REQUEST 1:
Retype everything from "I must be missing" down to "are looking for?" in the forum thread on Beta distributions below.
REQUEST 2:
Answer these questions using the forum thread on Beta distributions below.
(a) What value does `cdf(dist, 0.9)` give in the first paragraph?
(b) Which flat distribution is proposed as a reasonable prior?
(c) What posterior results after the batch that splits 90-10?

---------- EXCERPT TO READ

This time, when I calculate `cdf(dist, 0.9)` I get 0.466, so I believe there’s a 47% chance that fewer than 90% of my widgets are assembled correctly. Why would it be more likely that the true success rate is less than 90% when my sample size is much larger?

I get that the math works out that way and I sort of see why…as alpha and beta increase (but the ratio between them stays the same), the Beta distribution becomes more concentrated around the mean, so the area under the curve around the mean increases, but intuitively this doesn’t make sense. I would have expected to become more confident as I take larger and larger samples.

I must be missing something…?

EDIT: Okay, I think I see what’s going on here. When I compute the cumulative probability via `cdf(dist, 0.9)`, for example, I’m computing the cumulative probability up to and including 0.9, so it’s always going to increase. If I use a value of 0.89, the output of `cdf(dist, 0.89)` in fact decreases with larger sample sizes, as I expected. I guess I’ll leave this topic here in case I make the same silly mistake in the future and come here looking for answers

1 Like

But is `Beta(9, 1)` the prior you are looking for?
In the post:

but actually, the prior belief is that there is some `p` for which the widgets have `p` chance of being correctly assembled. And actually a reasonable representation of this prior belief would be a `Beta(1,1)` flat distribution. The first batch of items split 9-1, and so the posterior after the first batch is `Beta(10,2)`.

This `Beta(10,2)` posterior behaves much more as expected, having a mode at 0.9 and going to zero at 1.0 (which `Beta(9,1)` doesn’t - counter to intuition from 9-1 split).

With this posterior as the prior for the next batch, which comes at 90-10, you get a posterior of `Beta(100,12)`, which still has a mode at 0.9.

1 Like

--------------------
---------- DATASET ROWS

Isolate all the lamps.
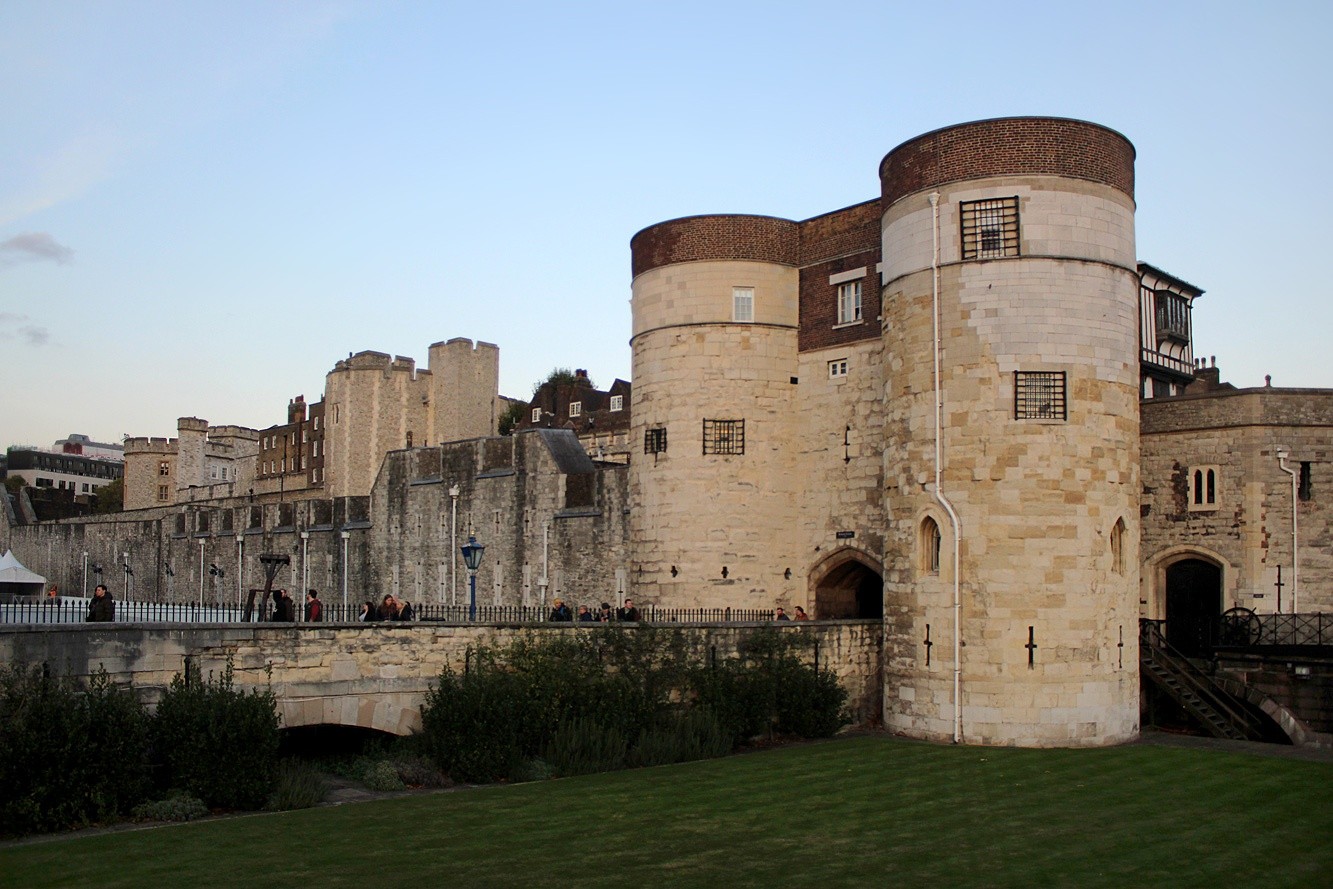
[209,564,222,577]
[92,565,102,573]
[123,564,134,576]
[165,562,174,576]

--------------------

PROBLEM SOLUTION 1:
I must be missing something…?

EDIT: Okay, I think I see what’s going on here. When I compute the cumulative probability via `cdf(dist, 0.9)`, for example, I’m computing the cumulative probability up to and including 0.9, so it’s always going to increase. If I use a value of 0.89, the output of `cdf(dist, 0.89)` in fact decreases with larger sample sizes, as I expected. I guess I’ll leave this topic here in case I make the same silly mistake in the future and come here looking for answers

1 Like

But is `Beta(9, 1)` the prior you are looking for?

PROBLEM SOLUTION 2:
(a) 0.466
(b) `Beta(1,1)`
(c) `Beta(100,12)`